FAQ - Common asbackup and asrestore questions

The Aerospike Knowledge Base has moved to https://support.aerospike.com. Content on https://discuss.aerospike.com is being migrated to either https://support.aerospike.com or https://docs.aerospike.com. Maintenance on articles stored in this repository ceased on December 31st 2022 and this article may be stale. If you have any questions, please do not hesitate to raise a case via https://support.aerospike.com.

FAQ - Common asbackup and asrestore questions


This article discusses frequently asked questions about asbackup and asrestore.

1. asbackup FAQ

How to tune asbackup

The priority option dictates the level of scan concurrency on each individual node. Higher values mean faster backups (relative to other scan jobs running on the system). For higher priorities, do monitor the read/write performance of your application to ensure the impact on the cluster performance is acceptable. Allowed values: 0 (auto), 1 (low), 2 (medium), 3 (high). The default value is 0. Any value higher than 3 is taken as a scan with medium priority.

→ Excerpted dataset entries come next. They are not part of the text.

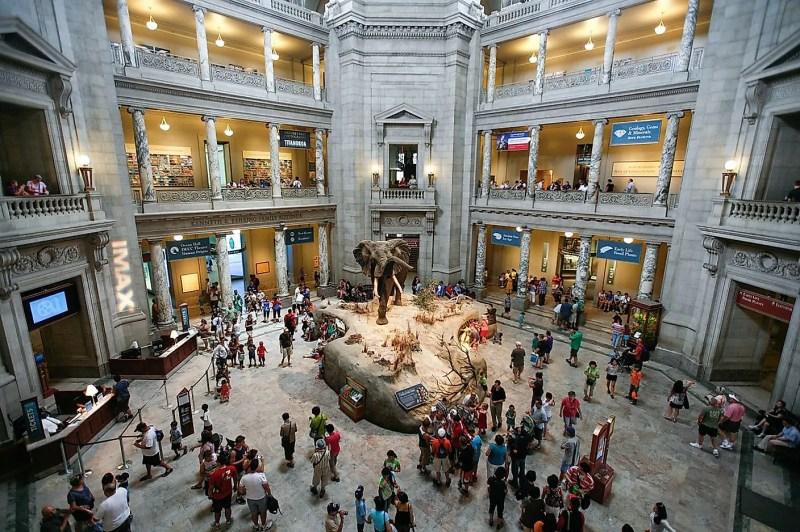 Smithsonian Enstitüsü Ulusal Doğa Tarihi Müzesi.  Görsel hakları: Alex Proimos, Sidney, Avustralya / Wikimedia.org
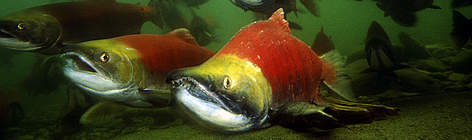 Sockeye salmon (Oncorhynchus nerka), adults migrating up the Adams River to spawn. B.C. Canada rel=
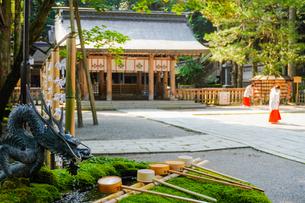 早朝の神社の写真素材 [FYI02996459]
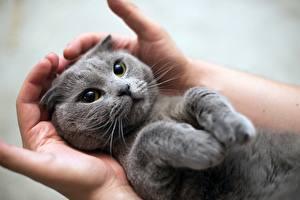 Fotos Katze Graues Hand Pfote Süß Tiere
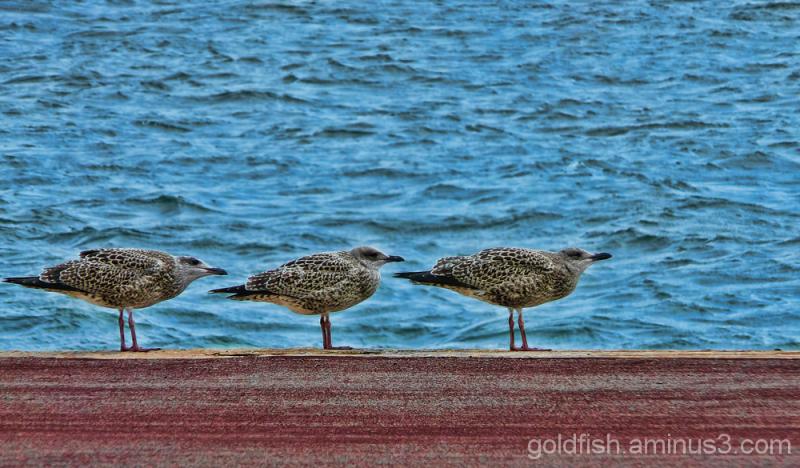 Herring Gull - 1st Winter Juveniles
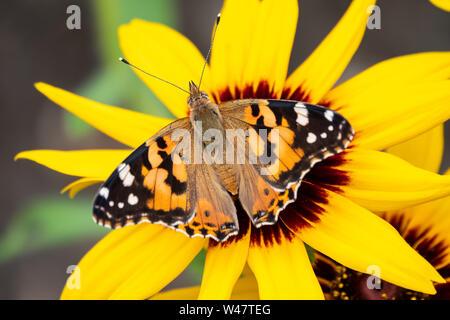 Vanessa cardui mariposas se asienta en una flor amarilla. Painted Lady Butterfly. Fondo con una hermosa mariposa en una flor.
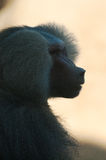 Male baboon profile. Male baboon head from profile stock images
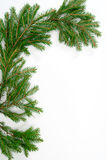 Fir-tree  twig, Stock Photography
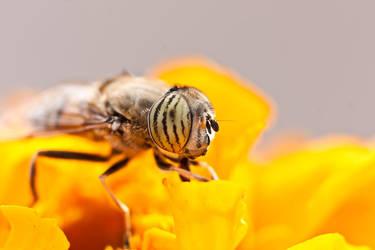 Yellow Fly by Shazy8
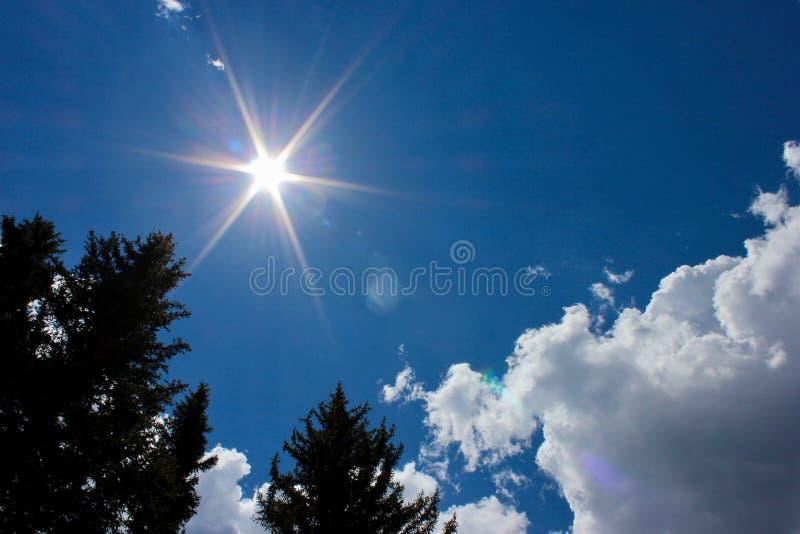 Sun shining down on pine trees royalty free stock photos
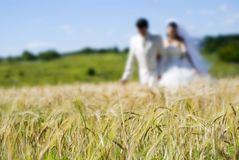Couple in field Royalty Free Stock Images
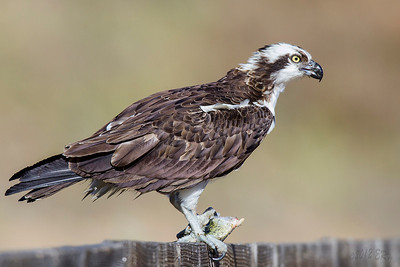 Osprey with a freshly caught fish for lunch.  With the wind, I was surprised it stayed there to eat the entire fish.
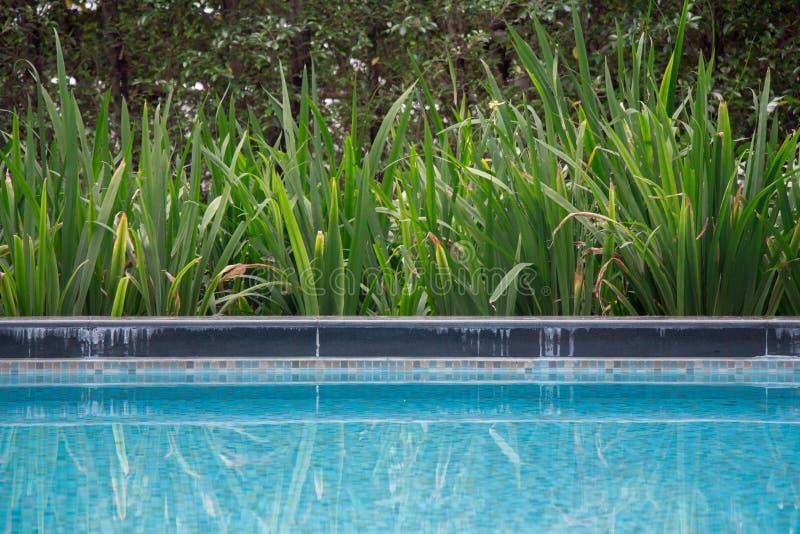 De poolpartij plant mening bij luxehotel met aardige groene installaties naast het ondiepe blauwe water Pool zijweerspiegelingen  royalty-vrije stock foto's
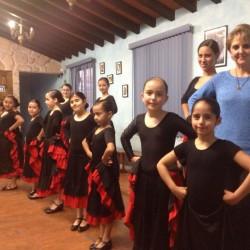 Centro de Arte Flamenco Arias img-18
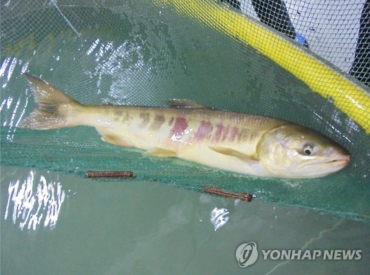 Salmon Return to Ulsan for 14th Consecutive Year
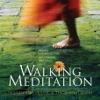 Walking Meditation Enhanced Edition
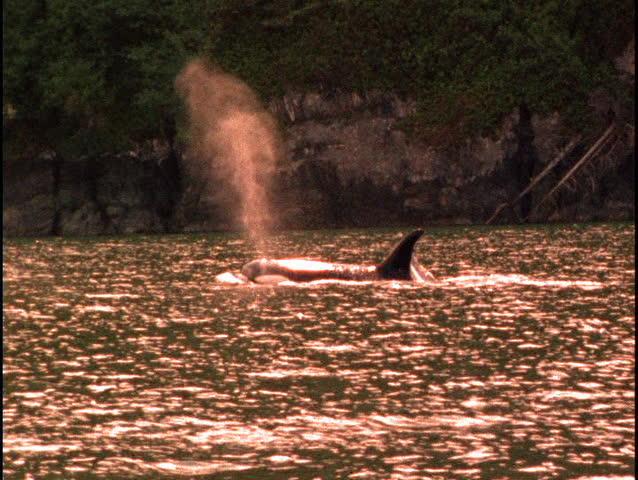 Killer Whale - SD stock video clip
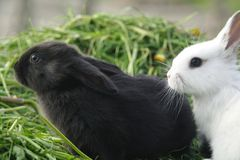 Lapins noirs et blancs de bébé sur l'herbe verte Photos libres de droits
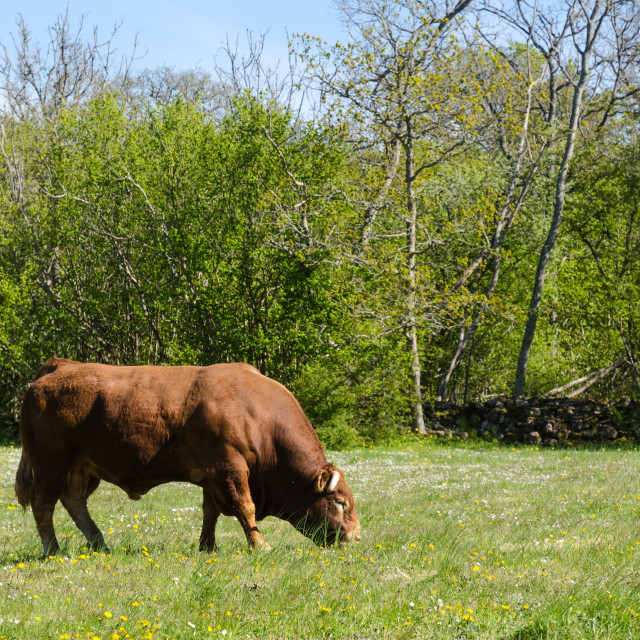 """Alone big bull grazing in a green landscape"" stock image"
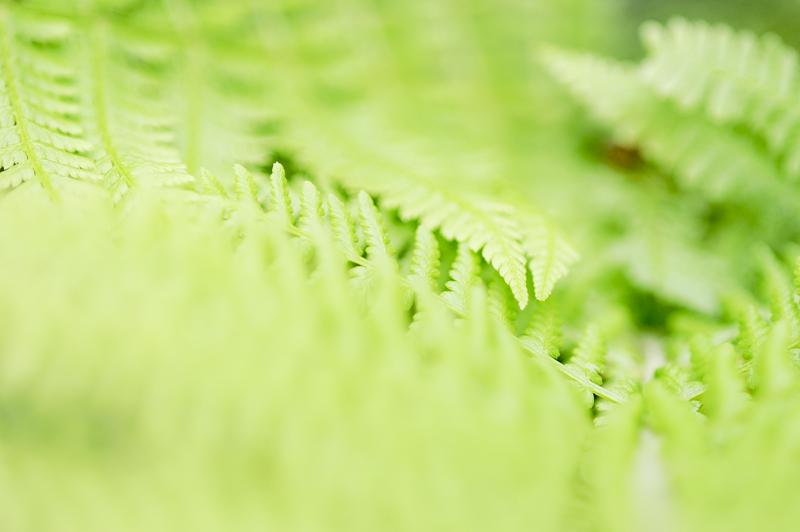 fern details
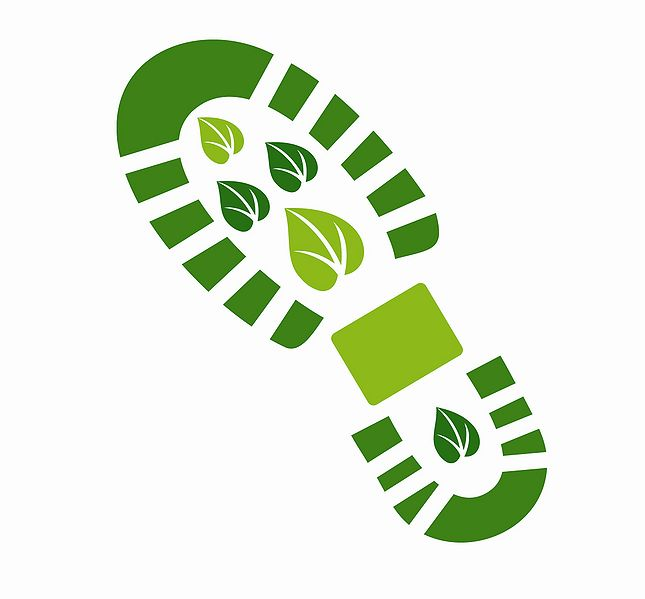 File:Boots Final Logo Jpeg 031109.JPG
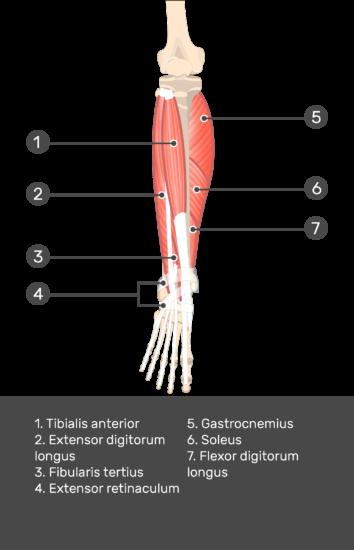 Extensor Digitorum Longus Muscle - Test yourself 9
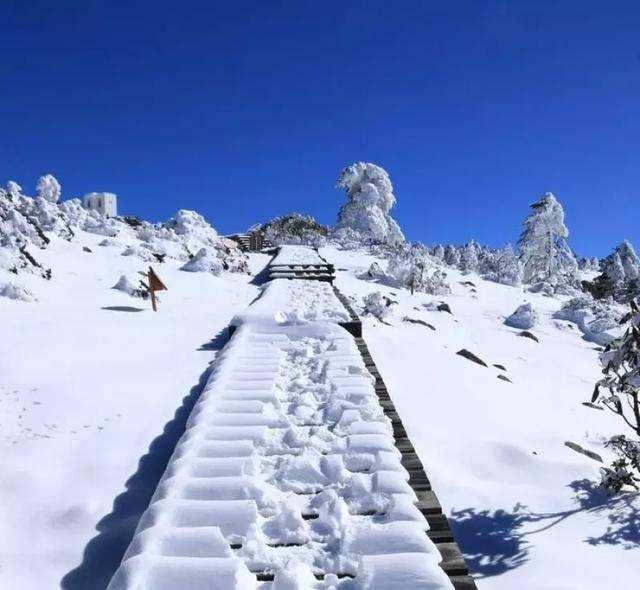 丽江当地旅游团-自助游还是团体游丽江更好吗?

asinfo -v 'jobs:module=scan;cmd=set-priority;trid=<jobid>;value=3

This is the size of scan thread pool. It can be dynamically increased or decreased.

Warning: The maximum recommended value is to match the number of cores on the host. Increasing past this may impact regular transactions performance.

Does asbackup impact ongoing transactions?

asbackup is basically a scan job so a properly sized cluster should experience minimal impact unless scan-threads has been increased above the number of cores on the host (see above). Tuning the tree sprigs may help if the number of records per partition is large (1 million records per partition and above typically).

What is the size of an asbackup file?

The size of an asbackup file depends on the amount of data to be backed up. asbackup splits files by default at 250MiB (configurable through the --file-limit option). Once the backup file reaches that size, another file will be created. There should be no size limit for asbackup other than bound by the OS or ulimit. (Prior to version 3.6.1, this would have been dictated by the size of records as the old asbackup would create a new file after each 200,000 records.)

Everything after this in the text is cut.